The last thing I remember as my eight-year-old head hit the pillow was that we had to move. The landlord sold the building and the new owner wanted our apartment.
I opened my eyes to a bright morning. How could this be? The sun usually waited until late afternoon to shine in my bedroom. Puzzled, I peeked out the window. I don’t know how it happened, but our house was now situated at the edge of Twinny Joe’s football field-sized lawn. I spotted the familiar broken-down shed and bike with its wire basket leaning against it.
I saw Twinny Joe hugging my mother. They were talking too quietly for me to make out what they were saying, but I could tell by the look on Ma’s face that something was up. Was she upset? Nervous? Looking for me?
I scrambled to get dressed and joined them in the yard.
Aunt Josephine earned the name Twinny Joe when she absorbed her twin sister in utero. She was stick-thin and allergic to the sun. It gave her boils. She never married, yelled loudly at everyone, and cursed like a sailor. She wore a waxcap hat to shade her face and carried a broom that she swung like an ax at anything that dared to cross her path. When we visited, she screeched at me to go outside, and her gnarly nose seemed to grow as she bellowed. But now she was hugging Ma and smiling at me.
Twinny Joe, Grandma’s only living child, inherited the 18th-century Hamilton property. The dilapidated house stood next door to the town firehouse. We were allowed only in the kitchen, den, and bathroom. I asked my mother why we weren’t allowed in the locked rooms. Ma said she thought it was because they weren’t structurally sound, whatever that meant. But I was curious about the rooms and kept bugging them to let me explore and investigate. Twinny Joe finally had enough and shouted, “Stop nagging me and mind your own business. There’s nothing for children behind those doors. Remember, curiosity killed the cat.”
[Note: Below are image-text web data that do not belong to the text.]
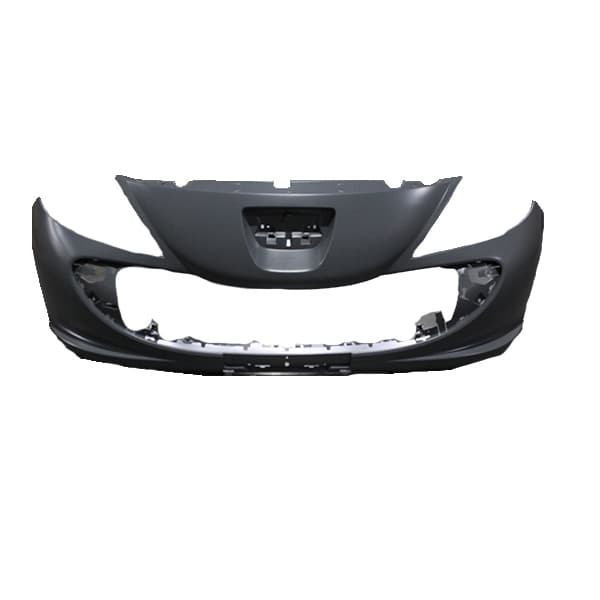 Paragolpe del. orig s/ faros 207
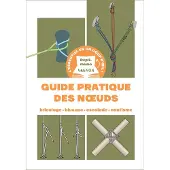 Vagnon Versión Nudos Carpeta Libro Francés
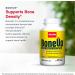 Jarrow Formulas Bone-Up 120 Capsules | Bone Health Support Supplement - Buy Online on GoSupps.com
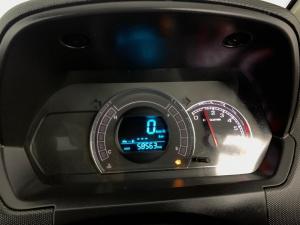 Haval H1 1.5 VVT - Image 9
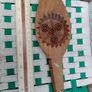 Cookie mold , Maamoul mold, biscuit mould Image 5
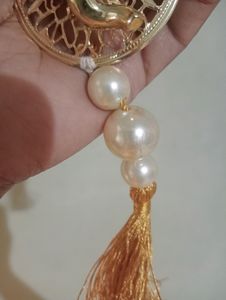 Hanging Showpiece
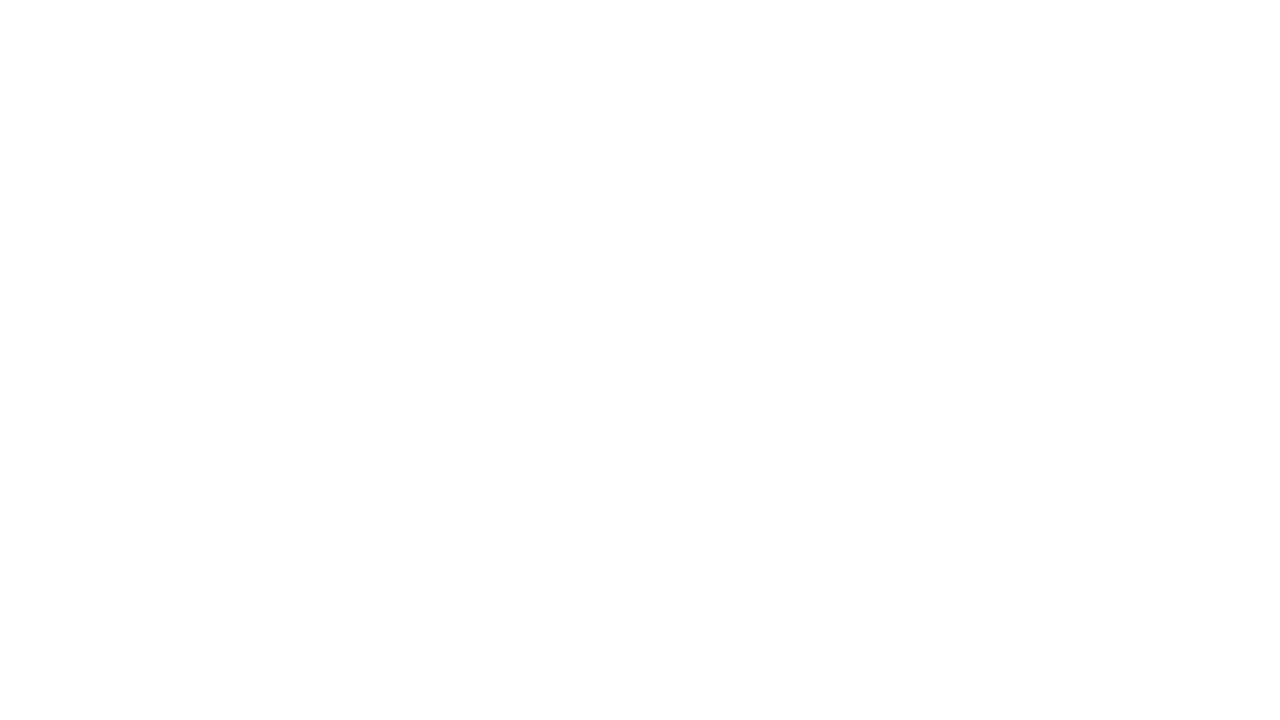 Countermeasures Logo Countermeasure Pioneers: Modern Drone Battlefield Price history · SteamDB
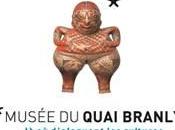 septembre, Musée Quai Branly propose colloque exceptionnel, formation regard "primitif" rôle photographie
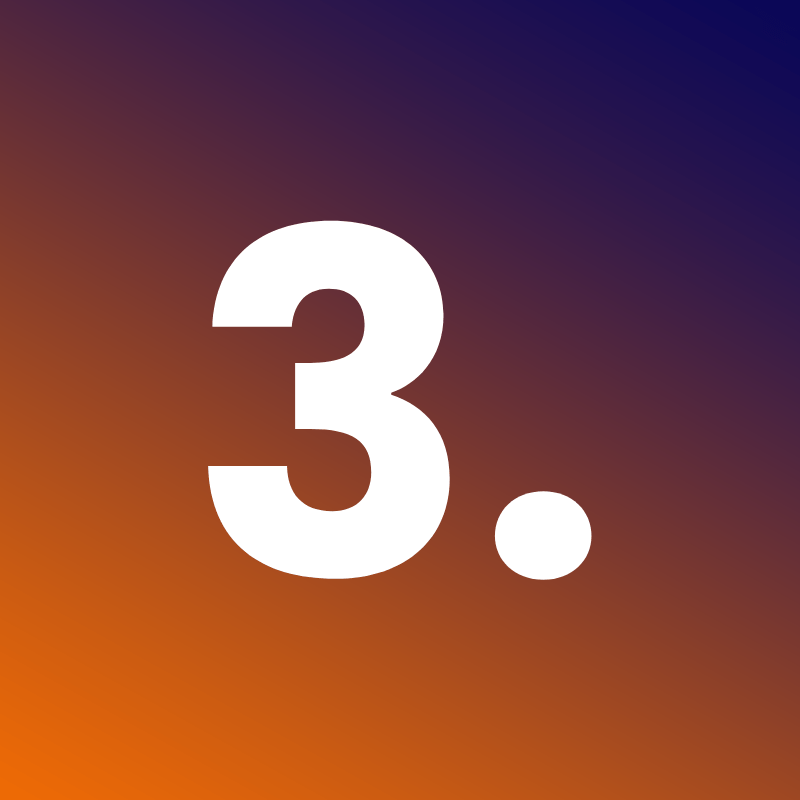 3. onze aanpak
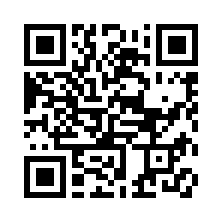 QR Code for 1HajDfkdEVvq2FyuQDMheWWVr5BRMwqiPW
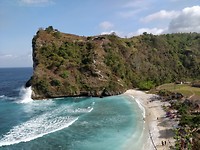 IMG_20180620_151130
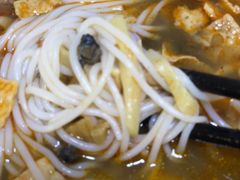 -肯德基(顺义光明大街店)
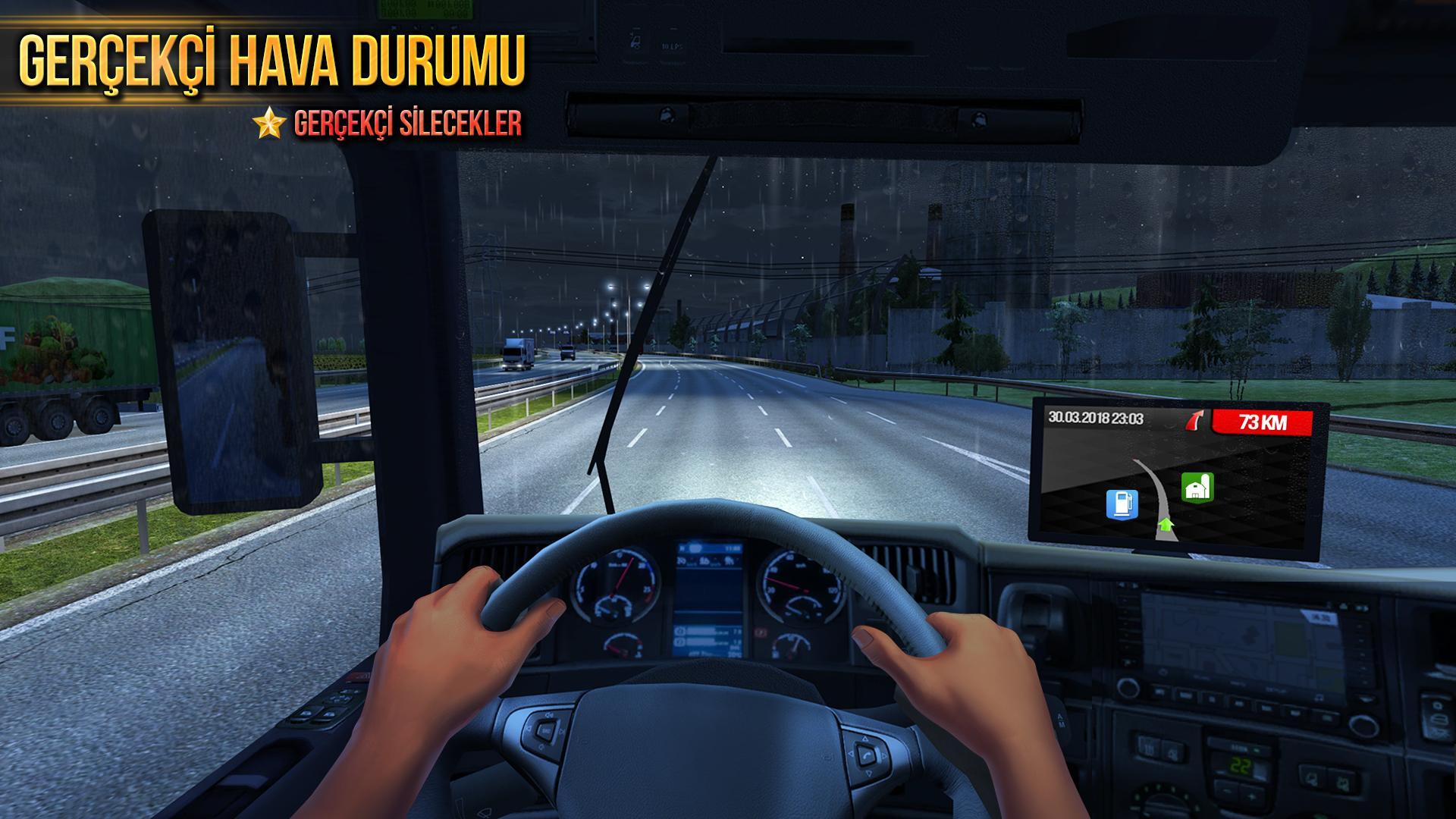 Игра где ездить на грузовиках. Игры Грузовики Европа трак симулятор.. Евро трак симулятор 2018. Грузовик симулятор 2018 : Европа. Truck Simulator Europe 3.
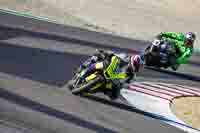 Laguna-Seca;event-digital-images;motorbikes;no-limits;peter-wileman-photography;trackday;trackday-digital-images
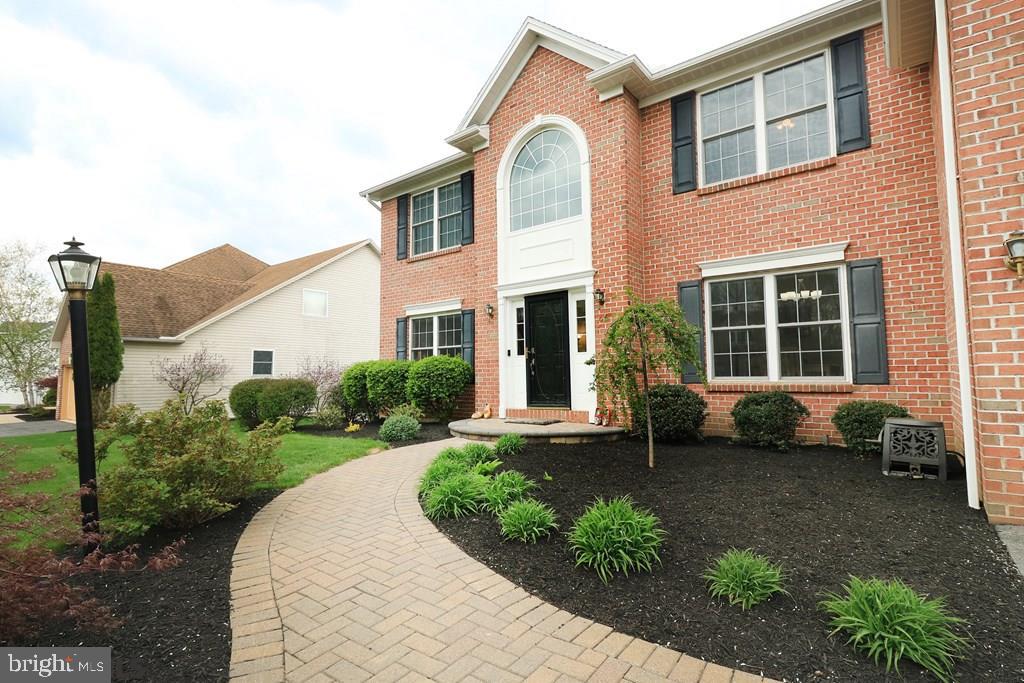 SAWMILL ACRES - Residential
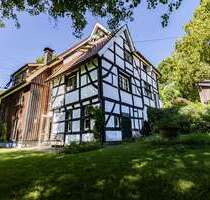 Haus zum Kaufen in Wuppertal 894.000,00 € 200 m²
As I stood in the yard, I had lots of questions rolling around my head. Does this mean we can stay here in our apartment? Will we be allowed in the house? Will Twinny Joe be friendly? What about school? What about my friends?
I was too numb to ask. I just took Ma’s hand and listened. I had a feeling I’d have my answers soon. I heard sirens in the distance. The fire trucks were going out on a call. I hope they’re safe. I hope we’re safe. I hope I’m safe.
As I roused myself from a sleepy fog, I saw that it was gray and dreary in my room. It wasn’t a fire siren, it was my alarm clock waking me up for school.
I guess we’re not moving to Twinny Joe’s after all. Now, I’ll never find out what’s behind those locked doors.